Montevallo adopts Internet document database

Over the past 123 years, Montevallo officials have compiled an extensive amount of city documents spanning several different formats.

On June 15, the Montevallo City Council passed a motion to securely preserve those records forever.

The council agreed to become the fourth Shelby County municipality to install the VendorVault Document Management System, which was developed by the Birmingham-based TriNovus financial software company.

Pelham, Wilton and Columbiana previously adopted the VendorVault system.

Through the VendorVault program, Montevallo will be able to archive all of its city council minutes, agendas, ordinances, resolutions, deeds, leases, vehicle titles and contracts on an Internet database.

Although the city began keeping its records in an electronic format many years ago, the city still has a vault filled with paper records stretching back to 1887.

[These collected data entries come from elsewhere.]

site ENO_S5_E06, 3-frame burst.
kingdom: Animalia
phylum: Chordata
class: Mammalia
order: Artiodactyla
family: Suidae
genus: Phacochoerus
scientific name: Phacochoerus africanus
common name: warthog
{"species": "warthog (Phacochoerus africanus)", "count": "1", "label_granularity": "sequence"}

“There had been some major concerns about what would happen to all the records in our vault in the event of a disaster,” said Montevallo City Clerk Herman Lehman. “We wanted to find a way to back up all the paper records in our vault.”

Montevallo has already backed up the records currently stored in an electronic format, but will gradually move some of its electronic records to the VendorVault system to allow the public to more easily access them, Lehman said.

The city will likely put all of its past City Council minutes and current contracts on the VendorVault system first before moving on to other records.

“The minutes are very important. It’s important that we be able to look back and see when the city passed something,” Lehman said. “Getting those in the VendorVault system is going to be critical.”

Lehman said the VendorVault system seemed to be a “good fit” for the city, and said the program would likely make Montevallo City Hall more efficient.

“We are an old city. We have got some fairly old records in our vault,” Lehman said. “I think this system is going to be very helpful to all of us.

“I think we will get into it and see there are more benefits to the system than we even realize,” Lehman added.